I can imagine the fear he must have felt and we derived a plan, should any procedure take longer than expected for either of us.  I felt loved in intensive care, and I felt protected in the surgery suite at the sound of my husband's voice.  For this, I give him a huge hug and earnest "Thank you."

Rachel Rich
10:07 PM on Sunday, April 10, 2011

Well said.  I too struggle with communication.  Should I say what's wrong or just cope alone?  Should I be specific, saying "I've got aseptic meningitis" or just say "I don't feel well"?  

Finally I've decided to be as direct and vocal as possible.  That doesn't just get sympathy, but real offers to help.  And it clears the air. For instance, I'm not rejecting a friend if I need to stay home instead of going to lunch.  Or I'm not conceited just because my neck gets rigid.  Not to mention speaking out feels empowering.

On the other hand, I get sick of saying I'm sick; I want to talk about something else.  So as long as key people know the facts, I choose to talk to others about my new beading project or playing violin with the choir.  It's uplifting to celebrate small achievements.  

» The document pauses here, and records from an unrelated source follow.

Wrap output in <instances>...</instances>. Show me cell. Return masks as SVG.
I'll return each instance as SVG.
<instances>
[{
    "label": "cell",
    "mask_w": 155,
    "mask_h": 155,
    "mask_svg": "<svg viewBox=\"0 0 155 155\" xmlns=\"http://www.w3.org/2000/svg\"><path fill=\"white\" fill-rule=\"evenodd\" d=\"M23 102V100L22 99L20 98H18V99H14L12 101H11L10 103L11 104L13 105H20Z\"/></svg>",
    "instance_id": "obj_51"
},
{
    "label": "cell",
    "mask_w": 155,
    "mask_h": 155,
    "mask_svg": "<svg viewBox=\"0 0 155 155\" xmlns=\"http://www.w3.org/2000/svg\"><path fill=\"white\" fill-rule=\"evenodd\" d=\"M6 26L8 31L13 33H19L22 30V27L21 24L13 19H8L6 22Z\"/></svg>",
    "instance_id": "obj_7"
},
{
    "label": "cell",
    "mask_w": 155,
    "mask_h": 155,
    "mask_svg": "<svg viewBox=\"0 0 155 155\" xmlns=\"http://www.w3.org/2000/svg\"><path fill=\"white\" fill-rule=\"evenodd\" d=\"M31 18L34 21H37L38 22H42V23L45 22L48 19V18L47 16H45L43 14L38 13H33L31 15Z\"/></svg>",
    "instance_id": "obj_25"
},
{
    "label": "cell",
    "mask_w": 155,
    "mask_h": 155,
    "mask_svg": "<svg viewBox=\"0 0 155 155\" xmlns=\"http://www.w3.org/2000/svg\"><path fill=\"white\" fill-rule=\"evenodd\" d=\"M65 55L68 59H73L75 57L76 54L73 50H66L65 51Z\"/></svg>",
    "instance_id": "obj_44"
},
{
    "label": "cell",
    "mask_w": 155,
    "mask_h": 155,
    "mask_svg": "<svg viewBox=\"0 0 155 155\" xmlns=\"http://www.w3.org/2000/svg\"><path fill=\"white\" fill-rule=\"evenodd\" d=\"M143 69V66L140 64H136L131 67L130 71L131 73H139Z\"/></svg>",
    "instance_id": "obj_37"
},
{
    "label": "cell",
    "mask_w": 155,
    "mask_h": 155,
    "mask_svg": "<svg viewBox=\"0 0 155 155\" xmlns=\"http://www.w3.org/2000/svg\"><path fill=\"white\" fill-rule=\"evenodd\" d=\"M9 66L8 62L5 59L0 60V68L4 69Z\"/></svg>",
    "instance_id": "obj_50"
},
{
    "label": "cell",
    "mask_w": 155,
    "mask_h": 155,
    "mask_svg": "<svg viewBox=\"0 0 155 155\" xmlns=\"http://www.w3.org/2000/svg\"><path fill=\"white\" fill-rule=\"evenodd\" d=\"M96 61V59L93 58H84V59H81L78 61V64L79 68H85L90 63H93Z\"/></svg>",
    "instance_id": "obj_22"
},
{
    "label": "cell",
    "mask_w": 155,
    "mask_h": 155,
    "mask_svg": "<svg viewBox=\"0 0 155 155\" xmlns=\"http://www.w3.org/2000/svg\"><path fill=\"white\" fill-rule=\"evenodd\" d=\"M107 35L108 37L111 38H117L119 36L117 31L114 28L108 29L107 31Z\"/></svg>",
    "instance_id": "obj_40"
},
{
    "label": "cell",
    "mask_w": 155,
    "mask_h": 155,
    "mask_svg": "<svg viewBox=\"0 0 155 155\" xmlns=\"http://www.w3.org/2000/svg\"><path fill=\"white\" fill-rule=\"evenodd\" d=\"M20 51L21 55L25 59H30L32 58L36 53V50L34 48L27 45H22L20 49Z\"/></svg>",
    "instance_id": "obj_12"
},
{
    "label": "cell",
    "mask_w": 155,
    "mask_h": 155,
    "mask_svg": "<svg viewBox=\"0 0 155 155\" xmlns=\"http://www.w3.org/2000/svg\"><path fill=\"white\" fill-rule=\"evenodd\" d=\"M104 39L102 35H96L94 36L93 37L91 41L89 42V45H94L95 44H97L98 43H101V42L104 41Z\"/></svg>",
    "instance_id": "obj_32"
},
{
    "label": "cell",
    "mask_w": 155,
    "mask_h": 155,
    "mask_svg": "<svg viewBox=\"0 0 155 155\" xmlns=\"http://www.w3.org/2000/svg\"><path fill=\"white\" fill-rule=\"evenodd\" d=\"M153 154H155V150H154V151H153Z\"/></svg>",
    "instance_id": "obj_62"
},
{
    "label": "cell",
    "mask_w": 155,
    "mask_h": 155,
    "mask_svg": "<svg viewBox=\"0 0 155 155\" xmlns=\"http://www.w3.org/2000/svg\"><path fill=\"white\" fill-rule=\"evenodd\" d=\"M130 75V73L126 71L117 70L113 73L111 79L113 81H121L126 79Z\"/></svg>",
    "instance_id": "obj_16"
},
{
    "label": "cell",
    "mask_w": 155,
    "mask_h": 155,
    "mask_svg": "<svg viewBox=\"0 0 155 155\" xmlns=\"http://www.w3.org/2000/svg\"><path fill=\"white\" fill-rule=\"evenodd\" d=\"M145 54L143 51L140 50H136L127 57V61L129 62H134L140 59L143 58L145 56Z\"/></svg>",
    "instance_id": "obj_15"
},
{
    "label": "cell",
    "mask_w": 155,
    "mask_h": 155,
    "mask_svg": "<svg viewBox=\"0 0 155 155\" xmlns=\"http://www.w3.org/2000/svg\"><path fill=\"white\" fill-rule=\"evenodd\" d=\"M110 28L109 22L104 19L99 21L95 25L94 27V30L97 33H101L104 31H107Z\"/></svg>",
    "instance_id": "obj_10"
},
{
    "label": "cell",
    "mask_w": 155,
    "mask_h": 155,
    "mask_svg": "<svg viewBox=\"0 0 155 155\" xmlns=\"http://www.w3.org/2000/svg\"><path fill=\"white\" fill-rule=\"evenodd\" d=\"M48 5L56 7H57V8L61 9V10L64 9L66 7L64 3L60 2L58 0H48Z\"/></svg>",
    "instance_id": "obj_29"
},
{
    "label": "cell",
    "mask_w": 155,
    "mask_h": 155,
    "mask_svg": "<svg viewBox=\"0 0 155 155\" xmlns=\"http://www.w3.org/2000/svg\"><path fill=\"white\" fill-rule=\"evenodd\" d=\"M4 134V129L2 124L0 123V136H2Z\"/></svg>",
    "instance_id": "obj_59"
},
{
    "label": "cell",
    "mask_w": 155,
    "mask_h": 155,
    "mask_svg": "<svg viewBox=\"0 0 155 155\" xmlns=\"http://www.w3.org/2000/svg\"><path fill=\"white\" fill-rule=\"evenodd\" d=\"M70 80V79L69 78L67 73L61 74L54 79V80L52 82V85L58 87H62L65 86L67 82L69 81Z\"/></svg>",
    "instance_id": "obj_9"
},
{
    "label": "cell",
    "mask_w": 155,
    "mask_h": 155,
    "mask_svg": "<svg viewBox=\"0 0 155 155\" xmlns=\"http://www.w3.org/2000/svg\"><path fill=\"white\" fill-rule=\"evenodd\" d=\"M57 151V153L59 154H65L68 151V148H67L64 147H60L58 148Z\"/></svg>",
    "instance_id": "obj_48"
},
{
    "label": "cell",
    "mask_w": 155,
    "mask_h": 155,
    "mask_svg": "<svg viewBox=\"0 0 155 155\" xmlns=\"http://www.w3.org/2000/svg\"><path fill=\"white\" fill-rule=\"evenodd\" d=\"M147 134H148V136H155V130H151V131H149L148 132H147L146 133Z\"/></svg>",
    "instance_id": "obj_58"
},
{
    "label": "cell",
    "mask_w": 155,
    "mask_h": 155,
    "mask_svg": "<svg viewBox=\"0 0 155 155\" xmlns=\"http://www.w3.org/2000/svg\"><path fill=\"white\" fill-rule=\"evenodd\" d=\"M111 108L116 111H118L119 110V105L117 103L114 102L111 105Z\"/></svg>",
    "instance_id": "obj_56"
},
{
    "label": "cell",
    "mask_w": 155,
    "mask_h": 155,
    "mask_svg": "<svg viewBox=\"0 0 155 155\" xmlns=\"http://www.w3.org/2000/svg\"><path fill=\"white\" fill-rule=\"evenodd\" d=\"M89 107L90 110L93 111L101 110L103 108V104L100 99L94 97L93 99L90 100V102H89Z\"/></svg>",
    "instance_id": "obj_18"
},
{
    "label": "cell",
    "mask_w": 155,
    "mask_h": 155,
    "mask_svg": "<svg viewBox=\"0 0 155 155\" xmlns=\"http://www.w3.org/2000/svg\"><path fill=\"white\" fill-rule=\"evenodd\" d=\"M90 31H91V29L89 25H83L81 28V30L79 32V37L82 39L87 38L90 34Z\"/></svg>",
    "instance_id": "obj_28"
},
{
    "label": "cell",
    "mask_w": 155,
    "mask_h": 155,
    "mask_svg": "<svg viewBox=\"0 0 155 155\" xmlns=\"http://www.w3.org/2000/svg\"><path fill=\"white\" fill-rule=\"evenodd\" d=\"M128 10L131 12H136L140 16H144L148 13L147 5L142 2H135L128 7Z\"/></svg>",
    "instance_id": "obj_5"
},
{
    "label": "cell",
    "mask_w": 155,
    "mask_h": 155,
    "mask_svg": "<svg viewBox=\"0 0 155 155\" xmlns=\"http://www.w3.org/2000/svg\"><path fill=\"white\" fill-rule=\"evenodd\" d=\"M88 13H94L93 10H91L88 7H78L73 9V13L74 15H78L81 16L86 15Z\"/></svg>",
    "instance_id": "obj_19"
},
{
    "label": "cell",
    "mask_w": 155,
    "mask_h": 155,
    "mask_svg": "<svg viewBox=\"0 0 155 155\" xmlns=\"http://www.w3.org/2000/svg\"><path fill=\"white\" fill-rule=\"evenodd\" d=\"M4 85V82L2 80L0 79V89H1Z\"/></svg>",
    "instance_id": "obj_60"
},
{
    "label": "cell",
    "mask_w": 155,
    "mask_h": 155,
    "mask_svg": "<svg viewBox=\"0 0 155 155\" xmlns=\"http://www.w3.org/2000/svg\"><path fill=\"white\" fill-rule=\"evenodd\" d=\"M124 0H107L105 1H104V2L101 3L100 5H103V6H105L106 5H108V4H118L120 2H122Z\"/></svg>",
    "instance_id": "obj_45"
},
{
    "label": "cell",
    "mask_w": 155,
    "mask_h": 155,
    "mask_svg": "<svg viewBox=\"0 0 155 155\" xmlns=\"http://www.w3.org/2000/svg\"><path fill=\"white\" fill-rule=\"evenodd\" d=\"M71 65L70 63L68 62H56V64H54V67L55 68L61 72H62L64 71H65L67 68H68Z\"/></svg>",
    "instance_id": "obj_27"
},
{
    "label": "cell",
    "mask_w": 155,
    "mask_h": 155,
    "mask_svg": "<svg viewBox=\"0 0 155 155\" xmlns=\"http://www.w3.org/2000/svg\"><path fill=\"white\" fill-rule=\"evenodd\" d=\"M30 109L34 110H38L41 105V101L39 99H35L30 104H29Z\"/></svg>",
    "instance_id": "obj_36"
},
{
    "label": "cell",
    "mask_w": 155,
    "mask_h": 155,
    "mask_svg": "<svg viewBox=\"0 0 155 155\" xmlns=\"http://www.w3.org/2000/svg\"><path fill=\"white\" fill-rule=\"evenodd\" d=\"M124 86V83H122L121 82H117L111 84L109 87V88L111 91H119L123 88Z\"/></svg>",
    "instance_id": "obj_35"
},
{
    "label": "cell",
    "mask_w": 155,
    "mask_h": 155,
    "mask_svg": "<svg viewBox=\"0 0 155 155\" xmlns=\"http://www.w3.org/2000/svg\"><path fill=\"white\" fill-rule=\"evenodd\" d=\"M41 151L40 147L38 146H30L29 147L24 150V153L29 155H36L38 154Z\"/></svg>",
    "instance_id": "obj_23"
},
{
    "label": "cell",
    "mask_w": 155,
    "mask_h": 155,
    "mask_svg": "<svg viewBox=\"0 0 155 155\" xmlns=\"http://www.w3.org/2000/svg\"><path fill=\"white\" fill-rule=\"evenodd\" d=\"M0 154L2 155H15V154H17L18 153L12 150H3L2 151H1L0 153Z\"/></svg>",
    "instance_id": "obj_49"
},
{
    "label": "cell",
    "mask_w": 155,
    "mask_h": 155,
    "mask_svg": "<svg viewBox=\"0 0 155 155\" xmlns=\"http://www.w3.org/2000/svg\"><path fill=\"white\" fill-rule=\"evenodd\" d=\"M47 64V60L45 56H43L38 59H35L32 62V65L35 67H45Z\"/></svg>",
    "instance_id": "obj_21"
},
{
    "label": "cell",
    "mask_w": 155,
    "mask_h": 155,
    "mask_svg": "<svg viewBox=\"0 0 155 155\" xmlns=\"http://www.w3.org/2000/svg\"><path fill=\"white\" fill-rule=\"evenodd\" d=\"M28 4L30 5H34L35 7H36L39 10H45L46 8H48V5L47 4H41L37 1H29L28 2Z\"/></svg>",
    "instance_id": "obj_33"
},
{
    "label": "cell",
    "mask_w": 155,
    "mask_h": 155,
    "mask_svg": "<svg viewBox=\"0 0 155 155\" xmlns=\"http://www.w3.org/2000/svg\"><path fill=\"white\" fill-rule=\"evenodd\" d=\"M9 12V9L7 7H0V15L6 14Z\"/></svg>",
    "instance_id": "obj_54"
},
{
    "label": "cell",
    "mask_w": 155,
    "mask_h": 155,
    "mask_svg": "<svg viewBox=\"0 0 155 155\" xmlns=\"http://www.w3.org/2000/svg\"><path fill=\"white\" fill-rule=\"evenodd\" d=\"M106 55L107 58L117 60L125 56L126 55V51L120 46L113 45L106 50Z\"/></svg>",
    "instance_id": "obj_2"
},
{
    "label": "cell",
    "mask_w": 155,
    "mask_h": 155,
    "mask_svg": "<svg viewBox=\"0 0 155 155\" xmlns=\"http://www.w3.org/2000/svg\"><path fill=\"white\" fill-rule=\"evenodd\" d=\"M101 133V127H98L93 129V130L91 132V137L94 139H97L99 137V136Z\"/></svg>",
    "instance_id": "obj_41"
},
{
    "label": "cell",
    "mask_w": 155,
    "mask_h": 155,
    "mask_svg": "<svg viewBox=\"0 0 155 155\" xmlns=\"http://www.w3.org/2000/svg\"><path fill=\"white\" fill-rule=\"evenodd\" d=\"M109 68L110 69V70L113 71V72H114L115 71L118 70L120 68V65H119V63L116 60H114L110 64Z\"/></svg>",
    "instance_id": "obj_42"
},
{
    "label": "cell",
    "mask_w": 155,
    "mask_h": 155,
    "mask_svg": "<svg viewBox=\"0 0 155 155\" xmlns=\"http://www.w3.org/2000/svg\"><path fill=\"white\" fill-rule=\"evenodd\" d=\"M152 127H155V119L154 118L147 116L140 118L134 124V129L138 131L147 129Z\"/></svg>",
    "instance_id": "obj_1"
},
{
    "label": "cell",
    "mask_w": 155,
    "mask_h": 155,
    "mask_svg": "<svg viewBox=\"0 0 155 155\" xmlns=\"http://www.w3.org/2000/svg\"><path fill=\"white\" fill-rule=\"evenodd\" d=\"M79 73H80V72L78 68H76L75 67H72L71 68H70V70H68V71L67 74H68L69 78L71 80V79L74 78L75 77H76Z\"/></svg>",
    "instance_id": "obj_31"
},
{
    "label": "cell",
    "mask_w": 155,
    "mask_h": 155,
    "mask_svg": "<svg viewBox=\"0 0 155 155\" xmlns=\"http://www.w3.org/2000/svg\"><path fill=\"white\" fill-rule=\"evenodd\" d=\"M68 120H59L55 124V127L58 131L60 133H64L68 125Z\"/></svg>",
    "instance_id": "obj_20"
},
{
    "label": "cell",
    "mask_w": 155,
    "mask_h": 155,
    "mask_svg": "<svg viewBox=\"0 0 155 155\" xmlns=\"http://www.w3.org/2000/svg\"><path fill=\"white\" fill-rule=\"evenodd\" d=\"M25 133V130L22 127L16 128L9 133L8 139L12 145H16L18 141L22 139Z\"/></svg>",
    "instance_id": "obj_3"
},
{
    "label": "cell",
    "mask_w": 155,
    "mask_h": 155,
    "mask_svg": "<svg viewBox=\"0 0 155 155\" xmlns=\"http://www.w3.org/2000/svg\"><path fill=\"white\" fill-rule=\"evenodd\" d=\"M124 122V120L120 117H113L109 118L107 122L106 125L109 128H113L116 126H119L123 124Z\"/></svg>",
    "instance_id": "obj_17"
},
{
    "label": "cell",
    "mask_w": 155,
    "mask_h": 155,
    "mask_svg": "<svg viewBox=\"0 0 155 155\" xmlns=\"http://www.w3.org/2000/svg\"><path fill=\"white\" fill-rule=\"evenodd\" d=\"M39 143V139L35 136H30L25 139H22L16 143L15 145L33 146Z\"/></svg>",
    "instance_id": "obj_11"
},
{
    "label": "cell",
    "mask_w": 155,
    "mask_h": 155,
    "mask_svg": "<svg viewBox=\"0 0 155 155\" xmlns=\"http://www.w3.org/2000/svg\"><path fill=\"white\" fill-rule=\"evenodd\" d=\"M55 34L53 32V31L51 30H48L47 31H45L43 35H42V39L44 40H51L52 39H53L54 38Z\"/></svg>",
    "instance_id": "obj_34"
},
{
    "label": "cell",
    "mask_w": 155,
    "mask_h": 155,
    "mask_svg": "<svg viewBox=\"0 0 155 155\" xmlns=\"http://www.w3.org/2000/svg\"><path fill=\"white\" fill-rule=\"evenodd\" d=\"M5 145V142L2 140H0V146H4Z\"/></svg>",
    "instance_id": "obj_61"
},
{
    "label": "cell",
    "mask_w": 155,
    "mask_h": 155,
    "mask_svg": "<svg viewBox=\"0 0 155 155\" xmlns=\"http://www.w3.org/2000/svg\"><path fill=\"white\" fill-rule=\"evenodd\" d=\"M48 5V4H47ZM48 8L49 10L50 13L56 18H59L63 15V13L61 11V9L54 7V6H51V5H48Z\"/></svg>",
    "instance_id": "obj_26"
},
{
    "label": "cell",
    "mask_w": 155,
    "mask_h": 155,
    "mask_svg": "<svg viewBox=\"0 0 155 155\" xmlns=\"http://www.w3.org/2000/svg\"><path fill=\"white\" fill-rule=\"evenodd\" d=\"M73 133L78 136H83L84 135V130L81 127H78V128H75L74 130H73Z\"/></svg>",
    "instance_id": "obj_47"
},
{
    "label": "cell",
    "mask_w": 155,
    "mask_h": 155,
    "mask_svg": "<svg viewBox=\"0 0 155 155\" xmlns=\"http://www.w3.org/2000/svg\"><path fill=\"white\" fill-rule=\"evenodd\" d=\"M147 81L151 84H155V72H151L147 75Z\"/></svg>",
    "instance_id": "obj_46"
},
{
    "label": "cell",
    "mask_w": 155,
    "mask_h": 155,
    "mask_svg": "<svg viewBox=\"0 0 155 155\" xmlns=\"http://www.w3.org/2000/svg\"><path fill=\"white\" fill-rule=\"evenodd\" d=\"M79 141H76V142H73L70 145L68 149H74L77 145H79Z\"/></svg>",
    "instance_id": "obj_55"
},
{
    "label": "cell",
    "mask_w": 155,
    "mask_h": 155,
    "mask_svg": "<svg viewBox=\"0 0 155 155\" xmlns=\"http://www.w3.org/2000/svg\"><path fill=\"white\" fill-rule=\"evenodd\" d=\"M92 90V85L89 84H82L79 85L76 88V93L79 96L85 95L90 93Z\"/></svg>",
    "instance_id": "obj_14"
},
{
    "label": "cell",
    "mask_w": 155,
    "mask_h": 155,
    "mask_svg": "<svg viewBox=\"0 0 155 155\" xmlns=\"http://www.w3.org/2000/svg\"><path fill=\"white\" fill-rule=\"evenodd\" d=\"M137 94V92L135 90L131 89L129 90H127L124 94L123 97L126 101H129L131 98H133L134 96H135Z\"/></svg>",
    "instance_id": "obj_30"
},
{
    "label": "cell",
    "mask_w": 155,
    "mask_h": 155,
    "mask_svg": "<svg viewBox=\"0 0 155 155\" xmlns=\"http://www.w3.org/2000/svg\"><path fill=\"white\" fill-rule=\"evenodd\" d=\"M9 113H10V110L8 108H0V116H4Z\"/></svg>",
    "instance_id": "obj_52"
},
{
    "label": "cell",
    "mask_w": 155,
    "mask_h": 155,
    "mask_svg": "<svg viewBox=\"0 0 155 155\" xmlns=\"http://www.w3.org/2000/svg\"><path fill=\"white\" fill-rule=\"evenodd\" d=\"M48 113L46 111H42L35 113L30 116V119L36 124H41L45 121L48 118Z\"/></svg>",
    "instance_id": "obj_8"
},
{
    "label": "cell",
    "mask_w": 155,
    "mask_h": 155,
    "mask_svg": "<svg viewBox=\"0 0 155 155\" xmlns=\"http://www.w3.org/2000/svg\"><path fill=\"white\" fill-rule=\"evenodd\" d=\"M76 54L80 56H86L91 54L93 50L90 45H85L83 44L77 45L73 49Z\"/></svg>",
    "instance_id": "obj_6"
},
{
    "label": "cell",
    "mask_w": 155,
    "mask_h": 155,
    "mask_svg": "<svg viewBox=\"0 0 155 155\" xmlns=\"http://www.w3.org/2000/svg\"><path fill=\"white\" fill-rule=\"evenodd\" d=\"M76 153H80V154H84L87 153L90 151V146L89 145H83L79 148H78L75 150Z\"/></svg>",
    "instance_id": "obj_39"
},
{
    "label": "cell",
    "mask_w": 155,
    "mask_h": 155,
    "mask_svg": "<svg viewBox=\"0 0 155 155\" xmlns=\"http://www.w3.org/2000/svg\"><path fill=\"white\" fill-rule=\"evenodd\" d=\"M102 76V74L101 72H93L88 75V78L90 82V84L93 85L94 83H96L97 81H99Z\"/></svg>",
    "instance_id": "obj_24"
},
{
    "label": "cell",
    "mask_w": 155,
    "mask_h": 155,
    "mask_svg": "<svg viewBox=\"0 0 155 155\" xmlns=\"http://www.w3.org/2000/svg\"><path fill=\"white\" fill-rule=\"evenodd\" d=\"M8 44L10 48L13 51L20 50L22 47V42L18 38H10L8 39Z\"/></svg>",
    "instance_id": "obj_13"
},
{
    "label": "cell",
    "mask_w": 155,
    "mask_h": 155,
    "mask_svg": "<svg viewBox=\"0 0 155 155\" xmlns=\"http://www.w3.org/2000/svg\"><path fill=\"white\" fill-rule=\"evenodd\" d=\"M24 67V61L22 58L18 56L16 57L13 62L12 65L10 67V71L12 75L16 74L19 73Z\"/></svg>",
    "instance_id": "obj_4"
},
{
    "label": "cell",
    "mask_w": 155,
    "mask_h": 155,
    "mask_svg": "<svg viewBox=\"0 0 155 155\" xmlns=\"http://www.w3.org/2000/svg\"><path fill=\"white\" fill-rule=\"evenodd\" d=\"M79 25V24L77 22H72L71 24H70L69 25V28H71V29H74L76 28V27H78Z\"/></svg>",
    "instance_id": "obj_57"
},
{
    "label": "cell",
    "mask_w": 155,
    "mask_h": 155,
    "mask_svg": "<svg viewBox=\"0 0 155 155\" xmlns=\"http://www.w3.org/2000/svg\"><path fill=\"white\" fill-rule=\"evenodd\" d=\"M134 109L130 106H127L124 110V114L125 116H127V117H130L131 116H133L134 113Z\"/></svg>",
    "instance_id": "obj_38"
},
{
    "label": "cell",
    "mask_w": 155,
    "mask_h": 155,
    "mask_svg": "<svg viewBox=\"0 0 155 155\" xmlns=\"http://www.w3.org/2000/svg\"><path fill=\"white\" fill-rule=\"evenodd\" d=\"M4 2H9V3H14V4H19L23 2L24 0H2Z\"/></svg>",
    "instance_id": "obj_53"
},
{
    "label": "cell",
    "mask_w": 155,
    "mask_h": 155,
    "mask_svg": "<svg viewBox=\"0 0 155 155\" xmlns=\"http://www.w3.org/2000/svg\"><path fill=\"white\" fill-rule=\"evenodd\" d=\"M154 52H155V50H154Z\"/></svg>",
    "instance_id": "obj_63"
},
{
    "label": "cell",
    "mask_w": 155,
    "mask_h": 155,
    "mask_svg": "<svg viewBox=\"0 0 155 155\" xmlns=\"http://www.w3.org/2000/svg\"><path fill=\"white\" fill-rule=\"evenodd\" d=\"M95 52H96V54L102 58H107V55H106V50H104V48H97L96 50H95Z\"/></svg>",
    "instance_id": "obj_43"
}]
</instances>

I guess it's all about balance.

Deborah Norris
11:17 AM on Friday, January 25, 2013

I've been dealing with two chronic diseases--I've had Complex Regional Pain Syndrome (also known as CRPS, or RSD for Reflex Sympathetic Dystrophy) and CVID as of three years ago. Kris is so right about communication. Twenty years ago, when I was first dealing with my pain condition, my children were still young. At that time, I think I was in a denial of sorts. I didn't want to even consider that I might have this pain for the rest of my life, and I didn't understand that it could spread (which it has). Trying to be the best mom I could possibly be, I didn't want to burden my children with my issues. Looking back, that was a huge mistake! My daughter, the oldest, seemed to understand things without having to tell her. But my son, who was ten at the time, grew up to be resentful when he was in high school, and rebellious when he got to college. I believe he interpreted a lot of my behavior to be about him--he had displeased me somehow, if I was sad or depressed. When I began drinking too much because of the pain, he became angry. If I gave him advice, he didn't feel he could trust me. Looking back, I see that it's because he didn't like the way I was running my own life. But these things weren't communicated between us at that time, and so the relationship slid into a precarious place.
Fortunately, I recognized my alcohol problem, and did something about it, and no longer have a problem. Instead, I have a great pain doctor. But I have also learned to speak up and say what's on my mind. I'm extremely lucky to have the husband I do, who has understood me and supported me along the way; we find it easy to talk, and always have. Now that my son is in his thirties, and has also found himself, we have an excellent relationship. I just wish it could have happened sooner. It would have saved our family a lot of sadness and self-recrimination. And, I think my daughter has benefitted from her mom's mistakes, even though she did understand me. She and her husband are able to communicate. I hope that for our whole family, we all can continue to do that.